— start SOURCE —
This sense of ideology eventually led Europe and even the world into human conflict on a mass scale. In 1933 following Hitler’s accession to power Europe held its breath having seen the rise of fascism in Germany, a very well cultured country at the time. As stated in the book ‘the road to war’- from 1933 onwards “Hitler’s government refused to pay another mark” (in reparations) [2]. The book also mentions how in October 1933 Germany withdrew from the disarmament conference at Geneva [3].

This further represented Hitler’s hostility towards the international community and the isolationist tactics he was using to secretly rearm Germany which undermined the League of Nations, many historians with the benefit of hindsight believe that Hitler had been preparing Germany for war all along. This further raised discontent and clearly undermined the international community and especially the League of Nations. What soon followed was to be catastrophic to international relations in Europe, Hitler withdrew Germany from the League of Nations in 1933, protesting at the fact that the allies had not disarmed following World War 1[4].
— end SOURCE —
— start PROVIDED MATERIAL —
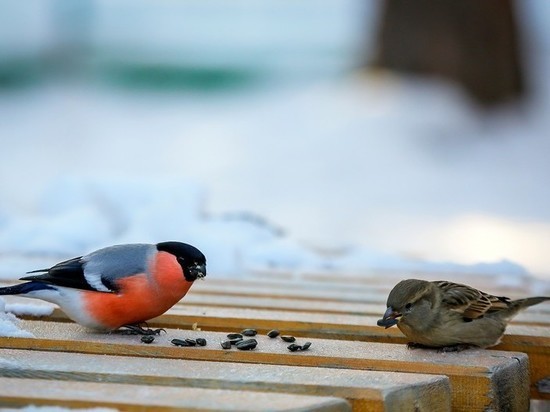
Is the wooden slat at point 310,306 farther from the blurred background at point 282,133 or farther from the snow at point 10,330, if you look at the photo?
the snow at point 10,330

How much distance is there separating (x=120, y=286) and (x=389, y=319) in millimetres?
791

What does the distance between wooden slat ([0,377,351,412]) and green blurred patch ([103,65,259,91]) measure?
18.4 m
— end PROVIDED MATERIAL —
• [TASK DETAILS] Extend the passage on Hitler's foreign policy in the 1930s, starting after its final sentence. The items are separate material, unrelated to the passage on Hitler's foreign policy.

• [OUTPUT FOR THIS TASK]
This view of Hitler’s frustration from a European history website is further supported by Hitler’s very own words on the effect of the Treaty of Versailles had on Germany, “For fifteen years the German people have waited and hoped that the end of the war would also bring an end to the hatred and enmity, but it seemed the aim of the Treaty of Versailles was not to bring mankind lasting peace but instead to keep it in a state of permanent hatred” [5].

This shows that Hitler was incredibly frustrated with the way Germany had been treated, the source is reliable as Hitler said it himself and even served as a soldier in the German army during the First World War so he saw misery first hand. Hitler also described how Germany had been violated by the international community and the people of Germany had “suffered despair and enslavement” for many years. By 1934 Hitler had completely ignored the international disarmaments programme and the Treaty of Versailles.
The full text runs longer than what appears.